A “TALKING” orangutan could provide the key to finding out how language evolved from the time of the ancestral great apes.

The research was led by Dr Adriano Lameira, of Durham University, who showed that orangutans could have the ability to control their voices.

He played an imitation “do-as-I-do” game with Rocky, an 11-year-old orangutan, who was able to copy the pitch and tone of sounds made by researchers to make vowel-like calls.

Dr Lameira, who was not a member of Durham University staff at the time of the research but joined the anthropology in 2015, said: “It’s not clear how spoken language evolved from the communication systems of the ancestral great apes.

The Northern Echo: Dr Adriano Lameira Credit: Durham University

Dr Adriano Lameira, who carried out the research. Picture: Durham University

“Instead of learning new sounds, it has been presumed that sounds made by great apes are driven by arousal over which they have no control, but our research proves that orangutans have the potential capacity to control the action of their voices.

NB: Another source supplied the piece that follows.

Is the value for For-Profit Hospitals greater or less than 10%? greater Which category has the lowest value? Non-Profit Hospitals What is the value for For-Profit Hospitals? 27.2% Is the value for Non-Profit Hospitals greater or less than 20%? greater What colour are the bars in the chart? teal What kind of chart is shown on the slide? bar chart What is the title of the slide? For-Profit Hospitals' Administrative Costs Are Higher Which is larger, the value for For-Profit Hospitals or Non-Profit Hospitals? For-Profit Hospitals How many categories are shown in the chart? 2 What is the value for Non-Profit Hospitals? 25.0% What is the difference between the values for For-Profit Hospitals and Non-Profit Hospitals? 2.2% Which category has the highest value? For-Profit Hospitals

“This indicates that the voice control shown by humans could derive from an evolutionary ancestor with similar voice control capacities as those found in orangutans and in all great apes more generally.

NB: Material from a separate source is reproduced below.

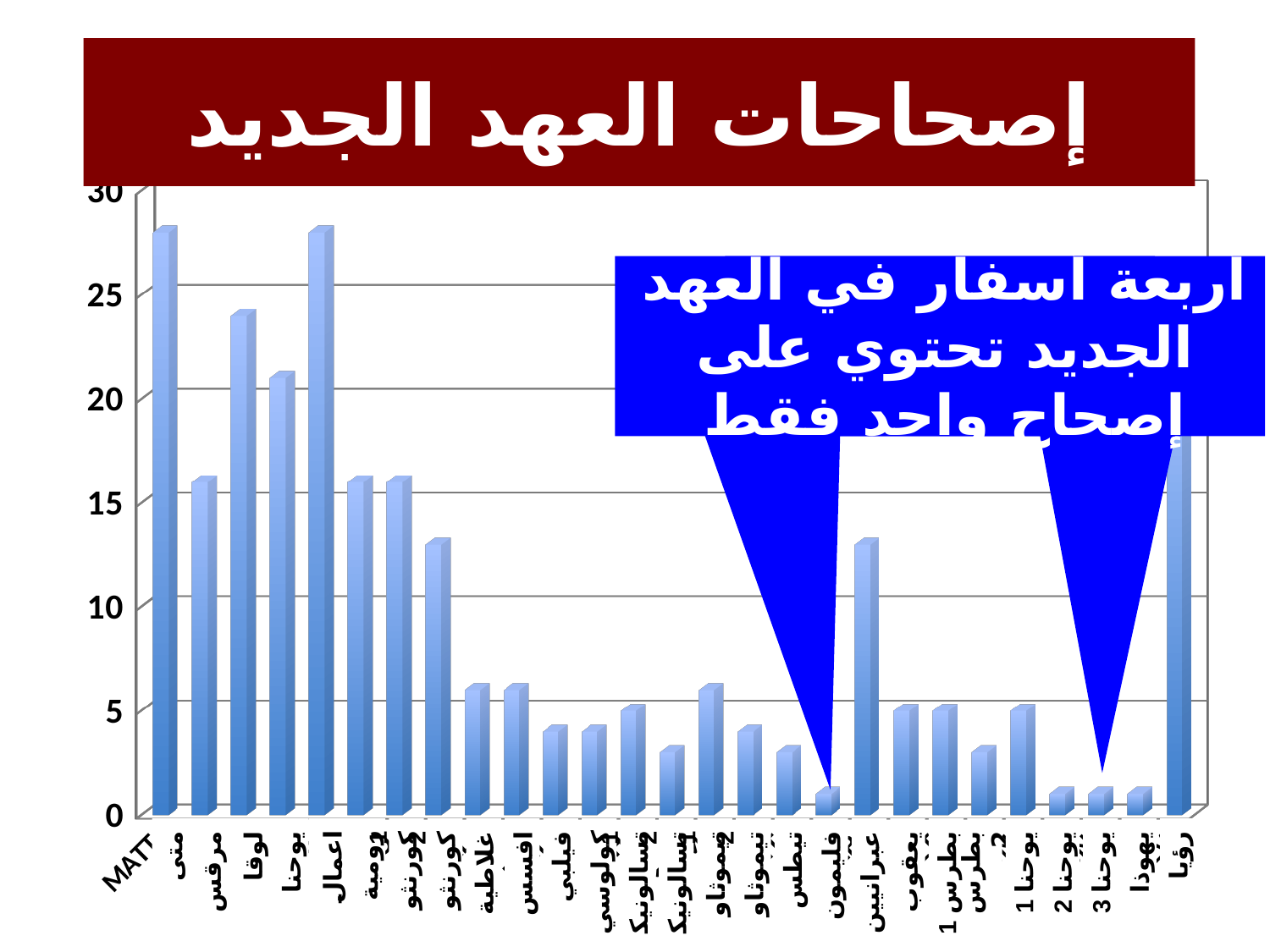
Which has the larger value, لوقا or مرقس? لوقا Is the value for عبرانيين greater or less than 10? greater Is the value for رؤيا greater or less than 20? greater Is the value for اعمال greater or less than 25? greater According to the blue callout on the chart, how many books of the New Testament contain only one chapter? اربعة (four) Which has the larger value, عبرانيين or يعقوب? عبرانيين How many categories (bars) are plotted along the x axis? 27 What is the title of the chart on the slide? إصحاحات العهد الجديد What kind of chart is shown on the slide? bar chart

“This opens up the potential for us to learn more about the vocal capacities of early hominids that lived before the split between the orangutan and human lineages to see how the vocal system evolved towards full-blown speech in humans.”

The research was carried out in 2012, when Rocky, who lives at Indianapolis Zoo, in the USA, was eight.

During the study, a researcher made random sounds with variations in the tone or pitch of her voice which Rocky then mimicked.

The research team compared these sounds against the largest available database of orangutan calls collected from over 12,000 hours of observations of more than 120 orangutans from 15 wild and captive populations.

They were able to conclude that the sounds made by Rocky were different compared to the sounds on the database, showing that he was able to learn new sounds and control the action of his voice in a “conversational” context.

It might answer the argument about whether or not spoken language stemmed from early human ancestors. Previously it was thought that great apes – our closest relatives – could not learn to produce new sounds and because speech is a learned behaviour it could not have originated from them.

The findings are published today in the journal Scientific Reports.